Danny… —Wendy lo cogió del hombro, con más fuerza de la que se proponía, pero el chico no se encogió ni trató de apartarse.

(Dios estamos destruyendo a este chico. No es solamente Jack, soy yo también, y quizá no seamos solamente los dos, también el padre de Jack, mi madre, ¿no estarán ellos aquí también? Seguro, ¿por qué no? Si de todas maneras el lugar bulle de fantasmas, ¿por qué no ha de haber un par más? Oh Dios del cielo si es como una de esas maletas que muestran por la TV, aplastadas, arrojadas desde los aviones, pasadas por trituradoras. O como un reloj de cuerda automática. Lo maltratan y siguen funcionando. Oh, Danny, lo siento tanto).

—No importa —repitió el chico. La pelota pasó de una mano a la otra—. Tony no puede venir más, porque no lo dejan. Lo vencieron.

—¿Quién no lo deja?

—La gente que hay en el hotel. —Por fin Danny la miró, y en sus ojos no había indiferencia alguna; había miedo, profundo miedo—. Y las… las cosas que hay en el hotel. Cosas de todas clases. El hotel está lleno de ellas.

—Tú puedes ver…

—Yo no quiero verlas —dijo el chico en voz baja, y volvió a mirar la pelota, que seguía pasando de mano en mano—. Pero a veces las oigo, por la noche muy tarde. Son como el viento, suspirando todas juntas. En el desván, en el sótano, en las habitaciones En todas partes. Yo pensé que la culpa era mía, por ser como soy. La llave. La llavecita de plata.

—Danny, no te… no te alteres de esta manera.

—Pero es por él también —continuó Danny—. Por papá. Y por ti. Nos quiere a todos. Lo tiene atrapado a papá, lo está engañando, tratando de hacerle creer que es a él a quien más necesita. A quien más necesita es a mí, pero nos atrapará a todos.

—Si el vehículo para la nieve…

—Ellos no lo dejaron —siguió explicando Danny, con la misma voz monocorde y sombría—. Fueron ellos los que le hicieron arrojar a la nieve una pieza del vehículo. Bien lejos. Yo lo soñé. Y él sabe que esa mujer está realmente en el 217. —Miró a su madre con los oscuros ojos asustados—. No tiene importancia que tú me creas o no.

Wendy lo rodeó con el brazo.

—Te creo. Danny, dime la verdad. Jack… ¿intentará hacernos daño?
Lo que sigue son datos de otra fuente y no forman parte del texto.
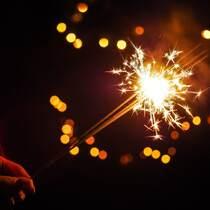 夜晚,手拿火光四射烟花棒的人唯美意境图片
—Ellos tratarán de obligarlo —explicó Danny—. Yo estuve llamando al señor Hallorann, que me dijo que si alguna vez lo necesitaba, lo llamara. Y lo hice. Pero es muy difícil y me deja muy cansado. Y lo peor es que no sé si él me oye o no. No creo que él pueda contestarme, porque es demasiado lejos para él. Y no sé si para mí es también demasiado lejos. Mañana.

—¿Qué pasa con mañana?

El chico movió la cabeza.

—Nada.

—¿Dónde está ahora? —pregunto Wendy—. ¿Tu papá?

—Está en el sótano. No creo que esta noche suba.

Súbitamente, Wendy se puso de pie.

—Espérame aquí, solo cinco minutos.

Bajo los tubos de luz fluorescente, la cocina estaba helada y desierta. Wendy fue al estante donde los cuchillos de trinchar pendían de su soporte imantado. Tomó el más largo y más afilado, lo envolvió en un paño de cocina y salió sin olvidarse de apagar las luces antes.

Danny seguía sentado en las escaleras, siguiendo con los ojos el ir y venir de la pelota entre una y otra mano, cantando.

She lives on the twentieth floor uptown, the elevator is broken down. So I walk one-two flighl three flight four[8]

(Lou, Lou, salta sobre mí, Lou…).

Danny interrumpió su propia canción, para escuchar (Salta sobre mí, Lou…) la voz que hablaba dentro de su cabeza, a tal punto parte de él, tan aterradoramente próxima, que podría haber sido parte de sus propios pensamientos. Suave e infinitamente insidiosa. Como si se burlara de él.

Como si le dijera:

(Oh sí, sí que te gustará estar aquí. Prueba, que te gustará. Prueba, que te gustaaa….)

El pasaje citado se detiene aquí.